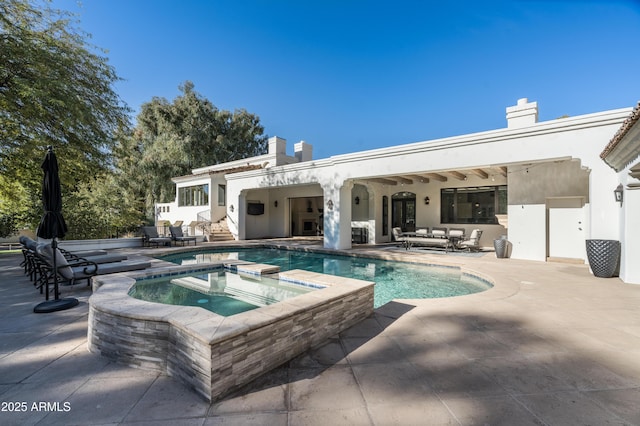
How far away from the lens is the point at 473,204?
12891mm

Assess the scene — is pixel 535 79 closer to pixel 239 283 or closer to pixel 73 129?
pixel 239 283

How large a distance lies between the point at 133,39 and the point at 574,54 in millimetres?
18899

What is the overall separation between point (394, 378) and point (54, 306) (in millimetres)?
5161

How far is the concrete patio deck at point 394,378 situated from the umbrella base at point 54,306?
0.14 metres

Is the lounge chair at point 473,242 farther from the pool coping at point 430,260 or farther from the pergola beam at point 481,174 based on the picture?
the pergola beam at point 481,174

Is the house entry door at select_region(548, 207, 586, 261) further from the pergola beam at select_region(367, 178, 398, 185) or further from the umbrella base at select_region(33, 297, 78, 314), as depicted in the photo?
the umbrella base at select_region(33, 297, 78, 314)

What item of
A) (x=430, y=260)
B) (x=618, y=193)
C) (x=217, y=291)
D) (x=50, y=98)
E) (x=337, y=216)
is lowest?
(x=217, y=291)

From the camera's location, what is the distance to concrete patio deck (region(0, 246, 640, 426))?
6.89ft

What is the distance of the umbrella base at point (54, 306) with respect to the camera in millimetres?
4391

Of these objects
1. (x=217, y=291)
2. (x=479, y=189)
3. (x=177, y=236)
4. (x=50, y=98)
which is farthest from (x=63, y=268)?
(x=479, y=189)

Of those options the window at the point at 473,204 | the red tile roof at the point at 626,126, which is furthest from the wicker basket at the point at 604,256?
the window at the point at 473,204

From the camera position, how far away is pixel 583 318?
4039 mm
········
▶ **Written problem**
Copy out all of the material above word for word, leaving out the pictures.

▶ **Written answer**
How far away from the lens is the point at 473,204?
12891mm

Assess the scene — is pixel 535 79 closer to pixel 239 283 or closer to pixel 73 129?
pixel 239 283

How large a distance lies between the point at 133,39 and the point at 574,54 in millimetres?
18899

What is the overall separation between point (394, 378) and point (54, 306) (in millimetres)?
5161

How far is the concrete patio deck at point 394,378 situated from the umbrella base at point 54,306?
0.14 metres

Is the lounge chair at point 473,242 farther from the pool coping at point 430,260 or farther from the pergola beam at point 481,174 based on the picture?
the pergola beam at point 481,174

Is the house entry door at select_region(548, 207, 586, 261) further from the pergola beam at select_region(367, 178, 398, 185) or further from the umbrella base at select_region(33, 297, 78, 314), as depicted in the photo?
the umbrella base at select_region(33, 297, 78, 314)

What item of
A) (x=430, y=260)
B) (x=618, y=193)
C) (x=217, y=291)
D) (x=50, y=98)
E) (x=337, y=216)
is lowest?
(x=217, y=291)

From the camera's location, what is the distance to concrete patio deck (region(0, 246, 640, 426))?
6.89ft

What is the distance of the umbrella base at point (54, 306) with respect to the camera in millimetres?
4391

Of these objects
1. (x=217, y=291)
2. (x=479, y=189)
3. (x=177, y=236)
4. (x=50, y=98)
which is farthest from (x=63, y=268)?
(x=479, y=189)

Of those options the window at the point at 473,204 | the red tile roof at the point at 626,126, which is furthest from the wicker basket at the point at 604,256?
the window at the point at 473,204

From the camera position, how far away is pixel 583 318?
4039 mm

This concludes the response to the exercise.